For this type of deployment, each microservice will require two Coherence
resources creating, one for the
microservice itself, and one for the Coherence storage enabled Pods. We will use the Carts service as an example.
This is the yaml for the Carts microservice:
apiVersion: coherence.oracle.com/v1
kind: Coherence
metadata:
name: carts
spec:
role: Carts
replicas: 1
image: ghcr.io/oracle/coherence-helidon-sockshop-carts:latest
readinessProbe:
initialDelaySeconds: 10
periodSeconds: 10
env:
- name: TRACING_HOST
value: "jaeger-collector"
- name: JAEGER_SAMPLER_TYPE
value: "const"
- name: JAEGER_SAMPLER_PARAM
value: "1"
- name: JAEGER_SERVICE_NAME
value: Carts
- name: JAEGER_ENDPOINT
value: "http://jaeger-collector:14268/api/traces"
application:
type: helidon
jvm:
memory:
heapSize: 2g
args:
- "-Dhelidon.serialFilter.ignoreFiles=true"

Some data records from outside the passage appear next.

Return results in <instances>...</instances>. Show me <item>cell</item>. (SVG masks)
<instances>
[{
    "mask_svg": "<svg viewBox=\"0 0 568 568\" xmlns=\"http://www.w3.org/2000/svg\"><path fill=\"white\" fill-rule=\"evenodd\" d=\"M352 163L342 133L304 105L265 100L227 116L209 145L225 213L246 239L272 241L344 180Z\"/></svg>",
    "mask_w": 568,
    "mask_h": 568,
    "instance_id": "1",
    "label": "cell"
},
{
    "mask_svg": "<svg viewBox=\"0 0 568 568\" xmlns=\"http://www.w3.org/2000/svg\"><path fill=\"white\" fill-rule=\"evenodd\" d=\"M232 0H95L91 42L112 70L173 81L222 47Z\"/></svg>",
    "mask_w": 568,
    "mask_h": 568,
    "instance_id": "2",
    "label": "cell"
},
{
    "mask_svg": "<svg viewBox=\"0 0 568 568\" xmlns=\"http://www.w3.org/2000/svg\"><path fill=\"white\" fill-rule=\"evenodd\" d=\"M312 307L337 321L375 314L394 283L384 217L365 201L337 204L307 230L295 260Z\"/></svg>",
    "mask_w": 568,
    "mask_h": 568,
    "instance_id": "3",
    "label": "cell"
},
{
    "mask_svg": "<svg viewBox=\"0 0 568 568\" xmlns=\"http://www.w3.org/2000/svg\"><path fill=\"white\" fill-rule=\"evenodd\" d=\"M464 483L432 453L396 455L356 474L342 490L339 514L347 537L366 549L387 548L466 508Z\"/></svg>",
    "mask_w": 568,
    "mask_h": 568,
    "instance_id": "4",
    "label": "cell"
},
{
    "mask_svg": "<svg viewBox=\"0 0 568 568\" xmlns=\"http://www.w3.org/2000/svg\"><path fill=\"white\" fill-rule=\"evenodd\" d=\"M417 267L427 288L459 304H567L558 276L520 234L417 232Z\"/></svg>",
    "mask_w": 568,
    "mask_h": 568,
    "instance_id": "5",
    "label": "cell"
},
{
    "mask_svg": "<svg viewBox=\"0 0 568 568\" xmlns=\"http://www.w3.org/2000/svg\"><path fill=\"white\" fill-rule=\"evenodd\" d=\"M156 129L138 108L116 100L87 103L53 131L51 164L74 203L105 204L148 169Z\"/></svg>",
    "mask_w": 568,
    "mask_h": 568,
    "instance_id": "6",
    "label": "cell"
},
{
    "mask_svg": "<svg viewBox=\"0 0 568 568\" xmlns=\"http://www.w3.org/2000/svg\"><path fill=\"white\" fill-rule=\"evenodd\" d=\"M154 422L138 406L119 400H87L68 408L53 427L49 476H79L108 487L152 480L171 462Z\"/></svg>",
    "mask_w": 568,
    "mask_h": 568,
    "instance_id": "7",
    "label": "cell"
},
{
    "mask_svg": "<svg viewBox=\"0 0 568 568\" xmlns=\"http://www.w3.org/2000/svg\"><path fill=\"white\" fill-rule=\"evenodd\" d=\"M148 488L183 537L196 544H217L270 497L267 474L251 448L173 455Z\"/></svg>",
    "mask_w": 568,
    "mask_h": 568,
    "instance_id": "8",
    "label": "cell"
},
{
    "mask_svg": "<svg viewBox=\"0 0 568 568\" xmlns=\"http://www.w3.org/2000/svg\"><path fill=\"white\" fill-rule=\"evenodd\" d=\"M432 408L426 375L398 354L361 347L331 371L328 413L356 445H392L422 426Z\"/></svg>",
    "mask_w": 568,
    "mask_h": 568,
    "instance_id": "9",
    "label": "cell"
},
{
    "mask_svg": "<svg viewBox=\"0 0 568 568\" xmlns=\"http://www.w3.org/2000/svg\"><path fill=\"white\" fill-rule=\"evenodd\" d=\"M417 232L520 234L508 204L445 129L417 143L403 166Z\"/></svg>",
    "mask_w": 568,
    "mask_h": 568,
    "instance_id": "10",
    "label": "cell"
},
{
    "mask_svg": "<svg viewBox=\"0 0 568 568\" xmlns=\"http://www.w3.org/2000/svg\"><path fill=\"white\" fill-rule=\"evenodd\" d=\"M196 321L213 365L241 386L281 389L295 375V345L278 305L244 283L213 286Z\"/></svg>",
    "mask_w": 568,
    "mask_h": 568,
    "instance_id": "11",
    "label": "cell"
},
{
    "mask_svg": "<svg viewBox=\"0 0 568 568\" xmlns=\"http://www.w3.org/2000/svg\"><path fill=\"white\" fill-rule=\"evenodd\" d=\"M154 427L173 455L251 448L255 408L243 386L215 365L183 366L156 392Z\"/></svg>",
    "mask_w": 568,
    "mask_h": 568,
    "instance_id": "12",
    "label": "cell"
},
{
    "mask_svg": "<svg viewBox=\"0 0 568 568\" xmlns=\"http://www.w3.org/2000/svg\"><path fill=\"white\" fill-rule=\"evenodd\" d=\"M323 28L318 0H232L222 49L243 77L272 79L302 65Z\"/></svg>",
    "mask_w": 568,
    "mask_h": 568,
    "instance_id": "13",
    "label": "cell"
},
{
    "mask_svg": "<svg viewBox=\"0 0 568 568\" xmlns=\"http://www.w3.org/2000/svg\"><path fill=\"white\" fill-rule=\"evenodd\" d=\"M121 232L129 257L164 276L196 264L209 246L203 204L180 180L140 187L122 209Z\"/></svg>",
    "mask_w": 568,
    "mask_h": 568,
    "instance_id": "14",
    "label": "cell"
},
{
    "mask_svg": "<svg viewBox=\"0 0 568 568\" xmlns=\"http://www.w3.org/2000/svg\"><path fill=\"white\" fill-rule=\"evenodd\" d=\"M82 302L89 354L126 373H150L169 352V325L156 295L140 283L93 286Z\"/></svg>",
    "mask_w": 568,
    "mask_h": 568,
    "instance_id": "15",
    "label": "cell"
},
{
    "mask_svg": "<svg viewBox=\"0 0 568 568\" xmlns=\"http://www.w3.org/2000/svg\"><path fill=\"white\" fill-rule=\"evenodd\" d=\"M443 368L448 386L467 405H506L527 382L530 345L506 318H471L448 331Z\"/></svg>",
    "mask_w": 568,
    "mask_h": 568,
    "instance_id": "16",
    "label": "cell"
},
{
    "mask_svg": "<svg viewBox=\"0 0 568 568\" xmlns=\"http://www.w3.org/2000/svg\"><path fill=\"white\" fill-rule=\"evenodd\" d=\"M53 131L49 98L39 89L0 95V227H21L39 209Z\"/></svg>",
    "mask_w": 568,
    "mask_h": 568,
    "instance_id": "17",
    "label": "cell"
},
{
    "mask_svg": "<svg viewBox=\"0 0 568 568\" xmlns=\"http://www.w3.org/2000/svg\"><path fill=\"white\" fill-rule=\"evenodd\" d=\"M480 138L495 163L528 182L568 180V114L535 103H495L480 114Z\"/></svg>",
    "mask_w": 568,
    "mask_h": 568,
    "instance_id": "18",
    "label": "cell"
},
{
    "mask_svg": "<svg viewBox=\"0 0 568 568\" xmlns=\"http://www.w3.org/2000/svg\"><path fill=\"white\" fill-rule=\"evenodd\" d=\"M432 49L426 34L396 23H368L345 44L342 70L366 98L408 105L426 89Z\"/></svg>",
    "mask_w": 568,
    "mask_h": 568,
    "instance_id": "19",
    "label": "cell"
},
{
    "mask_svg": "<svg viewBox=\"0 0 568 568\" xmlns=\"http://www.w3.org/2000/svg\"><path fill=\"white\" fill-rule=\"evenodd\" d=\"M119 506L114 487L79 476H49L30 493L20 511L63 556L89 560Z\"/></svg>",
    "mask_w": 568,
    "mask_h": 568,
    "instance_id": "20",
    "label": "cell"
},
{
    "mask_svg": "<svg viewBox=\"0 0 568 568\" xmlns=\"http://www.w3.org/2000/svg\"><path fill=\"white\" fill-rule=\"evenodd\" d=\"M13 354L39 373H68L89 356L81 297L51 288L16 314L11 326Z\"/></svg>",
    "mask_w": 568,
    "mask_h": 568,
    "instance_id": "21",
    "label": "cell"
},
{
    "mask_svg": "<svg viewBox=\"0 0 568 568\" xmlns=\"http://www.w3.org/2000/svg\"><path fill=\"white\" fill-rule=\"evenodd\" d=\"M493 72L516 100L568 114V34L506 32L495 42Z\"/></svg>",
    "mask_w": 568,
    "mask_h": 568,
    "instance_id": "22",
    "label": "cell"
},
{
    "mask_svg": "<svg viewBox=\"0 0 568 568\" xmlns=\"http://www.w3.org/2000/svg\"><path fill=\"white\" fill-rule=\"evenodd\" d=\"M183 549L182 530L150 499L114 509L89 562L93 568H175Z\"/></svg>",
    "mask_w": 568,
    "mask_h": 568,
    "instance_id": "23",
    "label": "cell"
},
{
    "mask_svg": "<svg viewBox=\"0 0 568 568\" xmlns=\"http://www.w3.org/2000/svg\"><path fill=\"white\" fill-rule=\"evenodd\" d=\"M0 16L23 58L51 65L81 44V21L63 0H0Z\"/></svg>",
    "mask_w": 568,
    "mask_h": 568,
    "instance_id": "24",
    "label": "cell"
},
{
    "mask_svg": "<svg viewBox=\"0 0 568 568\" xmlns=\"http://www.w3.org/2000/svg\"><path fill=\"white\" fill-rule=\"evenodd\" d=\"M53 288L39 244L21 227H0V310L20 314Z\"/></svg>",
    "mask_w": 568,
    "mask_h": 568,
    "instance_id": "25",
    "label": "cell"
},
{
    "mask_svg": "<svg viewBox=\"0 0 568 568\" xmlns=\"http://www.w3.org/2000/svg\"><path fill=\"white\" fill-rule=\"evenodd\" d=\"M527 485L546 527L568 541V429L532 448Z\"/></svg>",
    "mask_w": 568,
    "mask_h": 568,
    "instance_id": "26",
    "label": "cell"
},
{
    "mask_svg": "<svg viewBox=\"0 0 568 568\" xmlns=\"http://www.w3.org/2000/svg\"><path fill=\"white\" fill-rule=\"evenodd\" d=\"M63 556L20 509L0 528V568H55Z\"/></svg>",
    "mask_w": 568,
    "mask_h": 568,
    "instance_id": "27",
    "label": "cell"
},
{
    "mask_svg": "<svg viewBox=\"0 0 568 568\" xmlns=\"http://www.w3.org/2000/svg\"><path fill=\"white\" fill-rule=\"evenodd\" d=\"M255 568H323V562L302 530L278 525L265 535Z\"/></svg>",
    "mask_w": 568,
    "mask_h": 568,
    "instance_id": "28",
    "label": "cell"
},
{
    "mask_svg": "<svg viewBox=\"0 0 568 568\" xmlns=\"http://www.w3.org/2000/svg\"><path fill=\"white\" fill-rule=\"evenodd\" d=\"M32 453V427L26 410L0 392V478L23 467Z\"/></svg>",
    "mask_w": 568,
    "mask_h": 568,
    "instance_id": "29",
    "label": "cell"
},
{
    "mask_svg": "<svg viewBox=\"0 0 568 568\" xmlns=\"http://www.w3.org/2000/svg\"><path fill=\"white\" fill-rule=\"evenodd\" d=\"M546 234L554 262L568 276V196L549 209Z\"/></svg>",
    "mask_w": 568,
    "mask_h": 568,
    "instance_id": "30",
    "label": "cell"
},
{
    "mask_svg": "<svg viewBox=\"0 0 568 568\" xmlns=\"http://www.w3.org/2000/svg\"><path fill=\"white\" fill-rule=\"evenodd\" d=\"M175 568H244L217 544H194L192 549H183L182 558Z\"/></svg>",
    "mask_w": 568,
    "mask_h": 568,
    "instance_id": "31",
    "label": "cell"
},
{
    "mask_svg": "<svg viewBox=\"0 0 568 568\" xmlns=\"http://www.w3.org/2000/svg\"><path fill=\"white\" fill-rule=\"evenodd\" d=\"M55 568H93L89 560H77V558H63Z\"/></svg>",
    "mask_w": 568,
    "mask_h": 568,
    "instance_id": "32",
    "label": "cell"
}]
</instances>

- "-Dhelidon.serialFilter.pattern=*"
- "-Dhelidon.serialFilter.failure.action=WARN"
coherence:
storageEnabled: false
metrics:
enabled: true
ports:
- name: http
port: 7001
service:
name: carts
port: 80
serviceMonitor:
enabled: true
- name: metrics
serviceMonitor:
enabled: true
The yaml above is identical to the carts.yaml
yaml from the "Distinct Microservices" but Coherence is configured
to be storage disabled using this yaml:
coherence:
storageEnabled: false
The yaml for the Carts storage enabled tier is shown below.

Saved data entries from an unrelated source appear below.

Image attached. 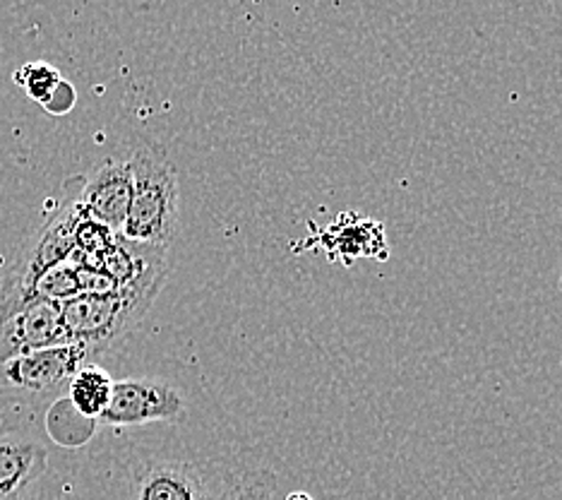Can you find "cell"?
Masks as SVG:
<instances>
[{
  "instance_id": "obj_9",
  "label": "cell",
  "mask_w": 562,
  "mask_h": 500,
  "mask_svg": "<svg viewBox=\"0 0 562 500\" xmlns=\"http://www.w3.org/2000/svg\"><path fill=\"white\" fill-rule=\"evenodd\" d=\"M66 392L75 412L85 416L87 421H99L111 402L113 378L94 362L85 364L78 374L70 378Z\"/></svg>"
},
{
  "instance_id": "obj_5",
  "label": "cell",
  "mask_w": 562,
  "mask_h": 500,
  "mask_svg": "<svg viewBox=\"0 0 562 500\" xmlns=\"http://www.w3.org/2000/svg\"><path fill=\"white\" fill-rule=\"evenodd\" d=\"M186 400L171 382L159 378L113 380V392L101 423L106 426H143L151 421H173L183 414Z\"/></svg>"
},
{
  "instance_id": "obj_3",
  "label": "cell",
  "mask_w": 562,
  "mask_h": 500,
  "mask_svg": "<svg viewBox=\"0 0 562 500\" xmlns=\"http://www.w3.org/2000/svg\"><path fill=\"white\" fill-rule=\"evenodd\" d=\"M94 354L78 342H60L30 354L0 362V402L8 404H44L50 397L66 392L70 378Z\"/></svg>"
},
{
  "instance_id": "obj_11",
  "label": "cell",
  "mask_w": 562,
  "mask_h": 500,
  "mask_svg": "<svg viewBox=\"0 0 562 500\" xmlns=\"http://www.w3.org/2000/svg\"><path fill=\"white\" fill-rule=\"evenodd\" d=\"M12 77H15V82L24 89V92H27V97L42 107L50 99V95L56 92V87L63 80L60 70L44 60L24 63V66H20Z\"/></svg>"
},
{
  "instance_id": "obj_12",
  "label": "cell",
  "mask_w": 562,
  "mask_h": 500,
  "mask_svg": "<svg viewBox=\"0 0 562 500\" xmlns=\"http://www.w3.org/2000/svg\"><path fill=\"white\" fill-rule=\"evenodd\" d=\"M75 101H78V95H75V87L68 80H60V85L56 87V92L50 95V99L46 101L44 109L48 113L66 115L75 107Z\"/></svg>"
},
{
  "instance_id": "obj_2",
  "label": "cell",
  "mask_w": 562,
  "mask_h": 500,
  "mask_svg": "<svg viewBox=\"0 0 562 500\" xmlns=\"http://www.w3.org/2000/svg\"><path fill=\"white\" fill-rule=\"evenodd\" d=\"M155 297L157 289L78 293L63 303V325H66L68 342H78L94 356H101L143 320Z\"/></svg>"
},
{
  "instance_id": "obj_6",
  "label": "cell",
  "mask_w": 562,
  "mask_h": 500,
  "mask_svg": "<svg viewBox=\"0 0 562 500\" xmlns=\"http://www.w3.org/2000/svg\"><path fill=\"white\" fill-rule=\"evenodd\" d=\"M133 200V164L131 152L111 154L92 171L82 176L80 204L94 222L121 234Z\"/></svg>"
},
{
  "instance_id": "obj_1",
  "label": "cell",
  "mask_w": 562,
  "mask_h": 500,
  "mask_svg": "<svg viewBox=\"0 0 562 500\" xmlns=\"http://www.w3.org/2000/svg\"><path fill=\"white\" fill-rule=\"evenodd\" d=\"M133 200L121 236L169 251L178 229V174L164 147L137 143L131 149Z\"/></svg>"
},
{
  "instance_id": "obj_10",
  "label": "cell",
  "mask_w": 562,
  "mask_h": 500,
  "mask_svg": "<svg viewBox=\"0 0 562 500\" xmlns=\"http://www.w3.org/2000/svg\"><path fill=\"white\" fill-rule=\"evenodd\" d=\"M277 477L270 469L228 471L216 500H274Z\"/></svg>"
},
{
  "instance_id": "obj_8",
  "label": "cell",
  "mask_w": 562,
  "mask_h": 500,
  "mask_svg": "<svg viewBox=\"0 0 562 500\" xmlns=\"http://www.w3.org/2000/svg\"><path fill=\"white\" fill-rule=\"evenodd\" d=\"M46 467L48 451L40 438L22 431L0 433V500H20L44 477Z\"/></svg>"
},
{
  "instance_id": "obj_4",
  "label": "cell",
  "mask_w": 562,
  "mask_h": 500,
  "mask_svg": "<svg viewBox=\"0 0 562 500\" xmlns=\"http://www.w3.org/2000/svg\"><path fill=\"white\" fill-rule=\"evenodd\" d=\"M68 342L63 303L48 299H0V362Z\"/></svg>"
},
{
  "instance_id": "obj_7",
  "label": "cell",
  "mask_w": 562,
  "mask_h": 500,
  "mask_svg": "<svg viewBox=\"0 0 562 500\" xmlns=\"http://www.w3.org/2000/svg\"><path fill=\"white\" fill-rule=\"evenodd\" d=\"M222 481L186 459H149L135 469L133 500H216Z\"/></svg>"
},
{
  "instance_id": "obj_13",
  "label": "cell",
  "mask_w": 562,
  "mask_h": 500,
  "mask_svg": "<svg viewBox=\"0 0 562 500\" xmlns=\"http://www.w3.org/2000/svg\"><path fill=\"white\" fill-rule=\"evenodd\" d=\"M286 500H313V496L305 493V491H293V493L286 496Z\"/></svg>"
}]
</instances>
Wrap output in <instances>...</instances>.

It is very similar to the Carts microservice yaml, and uses the same image name.
The metadata.name
field for each resource of the same kind in Kubernetes has to be unique.

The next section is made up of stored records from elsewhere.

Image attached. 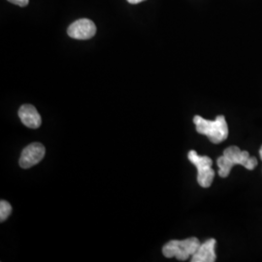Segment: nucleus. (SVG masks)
<instances>
[{
  "mask_svg": "<svg viewBox=\"0 0 262 262\" xmlns=\"http://www.w3.org/2000/svg\"><path fill=\"white\" fill-rule=\"evenodd\" d=\"M257 163L256 158L251 157L249 151L241 150L236 146L226 148L224 155L216 159V165L220 169L217 173L222 178L228 177L235 165H242L248 170H253L257 166Z\"/></svg>",
  "mask_w": 262,
  "mask_h": 262,
  "instance_id": "1",
  "label": "nucleus"
},
{
  "mask_svg": "<svg viewBox=\"0 0 262 262\" xmlns=\"http://www.w3.org/2000/svg\"><path fill=\"white\" fill-rule=\"evenodd\" d=\"M193 122L196 125L197 132L206 135L214 144H220L228 137V125L225 116H217L215 121H209L200 116H195Z\"/></svg>",
  "mask_w": 262,
  "mask_h": 262,
  "instance_id": "2",
  "label": "nucleus"
},
{
  "mask_svg": "<svg viewBox=\"0 0 262 262\" xmlns=\"http://www.w3.org/2000/svg\"><path fill=\"white\" fill-rule=\"evenodd\" d=\"M200 245L201 244L196 237L187 238L185 240H172L164 245L162 253L167 258L176 257L178 260L185 261L189 258V256H192L196 253Z\"/></svg>",
  "mask_w": 262,
  "mask_h": 262,
  "instance_id": "3",
  "label": "nucleus"
},
{
  "mask_svg": "<svg viewBox=\"0 0 262 262\" xmlns=\"http://www.w3.org/2000/svg\"><path fill=\"white\" fill-rule=\"evenodd\" d=\"M187 158L197 168V182L199 186L204 188L211 187L215 174L212 168L213 160L207 156L197 155L196 151L193 150L188 151Z\"/></svg>",
  "mask_w": 262,
  "mask_h": 262,
  "instance_id": "4",
  "label": "nucleus"
},
{
  "mask_svg": "<svg viewBox=\"0 0 262 262\" xmlns=\"http://www.w3.org/2000/svg\"><path fill=\"white\" fill-rule=\"evenodd\" d=\"M45 147L41 143H32L26 147L21 151L19 158V166L21 168L28 169L38 164L45 157Z\"/></svg>",
  "mask_w": 262,
  "mask_h": 262,
  "instance_id": "5",
  "label": "nucleus"
},
{
  "mask_svg": "<svg viewBox=\"0 0 262 262\" xmlns=\"http://www.w3.org/2000/svg\"><path fill=\"white\" fill-rule=\"evenodd\" d=\"M67 33L73 39L88 40L95 35L96 27L92 19H80L70 25Z\"/></svg>",
  "mask_w": 262,
  "mask_h": 262,
  "instance_id": "6",
  "label": "nucleus"
},
{
  "mask_svg": "<svg viewBox=\"0 0 262 262\" xmlns=\"http://www.w3.org/2000/svg\"><path fill=\"white\" fill-rule=\"evenodd\" d=\"M19 120L29 128H38L41 125V116L37 112L36 108L30 104H25L19 108Z\"/></svg>",
  "mask_w": 262,
  "mask_h": 262,
  "instance_id": "7",
  "label": "nucleus"
},
{
  "mask_svg": "<svg viewBox=\"0 0 262 262\" xmlns=\"http://www.w3.org/2000/svg\"><path fill=\"white\" fill-rule=\"evenodd\" d=\"M215 239H209L200 245L196 253L191 256V262H214L216 259L215 248Z\"/></svg>",
  "mask_w": 262,
  "mask_h": 262,
  "instance_id": "8",
  "label": "nucleus"
},
{
  "mask_svg": "<svg viewBox=\"0 0 262 262\" xmlns=\"http://www.w3.org/2000/svg\"><path fill=\"white\" fill-rule=\"evenodd\" d=\"M12 213V206L8 201L1 200L0 201V222L3 223L8 219Z\"/></svg>",
  "mask_w": 262,
  "mask_h": 262,
  "instance_id": "9",
  "label": "nucleus"
},
{
  "mask_svg": "<svg viewBox=\"0 0 262 262\" xmlns=\"http://www.w3.org/2000/svg\"><path fill=\"white\" fill-rule=\"evenodd\" d=\"M8 1L13 4L18 5L19 7L28 6V2H29V0H8Z\"/></svg>",
  "mask_w": 262,
  "mask_h": 262,
  "instance_id": "10",
  "label": "nucleus"
},
{
  "mask_svg": "<svg viewBox=\"0 0 262 262\" xmlns=\"http://www.w3.org/2000/svg\"><path fill=\"white\" fill-rule=\"evenodd\" d=\"M129 3L131 4H138V3H140V2H143V1H145V0H127Z\"/></svg>",
  "mask_w": 262,
  "mask_h": 262,
  "instance_id": "11",
  "label": "nucleus"
},
{
  "mask_svg": "<svg viewBox=\"0 0 262 262\" xmlns=\"http://www.w3.org/2000/svg\"><path fill=\"white\" fill-rule=\"evenodd\" d=\"M259 156H260V159H261L262 160V146L261 148H260V150H259Z\"/></svg>",
  "mask_w": 262,
  "mask_h": 262,
  "instance_id": "12",
  "label": "nucleus"
}]
</instances>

We just add the suffix "-storage" to the microservice name to give the storage tier name, in this case carts-storage
.
#
# Copyright (c) 2020, 2024, Oracle and/or its affiliates.
#
# Licensed under the Universal Permissive License v 1.0 as shown at
# https://oss.oracle.com/licenses/upl.
#
apiVersion: coherence.oracle.com/v1
kind: Coherence
metadata:
name: carts-storage
spec:
role: CartsStorage
replicas: 1
image: ghcr.io/oracle/coherence-helidon-sockshop-carts:latest
readinessProbe:
initialDelaySeconds: 10
periodSeconds: 10
env:
- name: TRACING_HOST
value: "jaeger-collector"
- name: JAEGER_SAMPLER_TYPE
value: "const"
- name: JAEGER_SAMPLER_PARAM
value: "1"
- name: JAEGER_SERVICE_NAME
value: Carts
- name: JAEGER_ENDPOINT
value: "http://jaeger-collector:14268/api/traces"
jvm:
memory:
heapSize: 2g
args:
- "-Dhelidon.serialFilter.ignoreFiles=true"
- "-Dhelidon.serialFilter.pattern=*"
- "-Dhelidon.serialFilter.failure.action=WARN"
coherence:
storageEnabled: true
management:
enabled: true
metrics:
enabled: true
ports:
- name: management
- name: metrics
serviceMonitor:
enabled: true
The storage enabled tier must obviously be storage enabled, and we also enabled Coherence REST management and metrics:
coherence:
storageEnabled: true
management:
enabled: true
metrics:
enabled: true
The next difference is that the storage tier does not need to be a Helidon CDI application, it can just run
Coherence. This is not mandatory, there are use cases where the storage tier can use things like CDI.
In this case though we do not want the storage tier to be running the Helidon webserver. The application
field has been removed:
application:
type: helidon
Finally, the storage enabled tier also does not expose the http
port because it is not running a Helidon webserver
so only the Coherence management and metrics ports are exposed:
ports:
- name: management
- name: metrics
serviceMonitor:
enabled: true
When using a separate storage tier order of deployment might become important. For example, if the Carts microservice is deployed before the Carts Storage is deployed the microservice might start serving web requests or some other processing that requires it to access a Coherence cache, but the cache will not be available yet as there is no storage. In this case the storage tier must be deployed and ready before the microservice tier is deployed.